- SUPPLIED MATERIAL
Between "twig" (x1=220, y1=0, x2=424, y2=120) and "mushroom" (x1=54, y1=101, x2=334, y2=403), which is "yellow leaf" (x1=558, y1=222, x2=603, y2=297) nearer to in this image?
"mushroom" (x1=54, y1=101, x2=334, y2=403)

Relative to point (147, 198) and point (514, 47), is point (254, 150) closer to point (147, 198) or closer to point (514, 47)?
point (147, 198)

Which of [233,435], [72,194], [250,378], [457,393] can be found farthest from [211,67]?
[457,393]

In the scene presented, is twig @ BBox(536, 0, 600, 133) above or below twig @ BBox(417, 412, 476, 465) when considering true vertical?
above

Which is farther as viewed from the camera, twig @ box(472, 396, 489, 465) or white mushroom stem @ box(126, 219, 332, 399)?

- WHAT YOU WILL DO
Can you recast the items above as a Markdown table with the columns "Row" and "Line", one numbered row per line and the blank lines dropped?

- WRITTEN ANSWER
| Row | Line |
|---|---|
| 1 | Between "twig" (x1=220, y1=0, x2=424, y2=120) and "mushroom" (x1=54, y1=101, x2=334, y2=403), which is "yellow leaf" (x1=558, y1=222, x2=603, y2=297) nearer to in this image? |
| 2 | "mushroom" (x1=54, y1=101, x2=334, y2=403) |
| 3 | Relative to point (147, 198) and point (514, 47), is point (254, 150) closer to point (147, 198) or closer to point (514, 47)? |
| 4 | point (147, 198) |
| 5 | Which of [233,435], [72,194], [250,378], [457,393] can be found farthest from [211,67]? |
| 6 | [457,393] |
| 7 | In the scene presented, is twig @ BBox(536, 0, 600, 133) above or below twig @ BBox(417, 412, 476, 465) when considering true vertical? |
| 8 | above |
| 9 | Which is farther as viewed from the camera, twig @ box(472, 396, 489, 465) or white mushroom stem @ box(126, 219, 332, 399)? |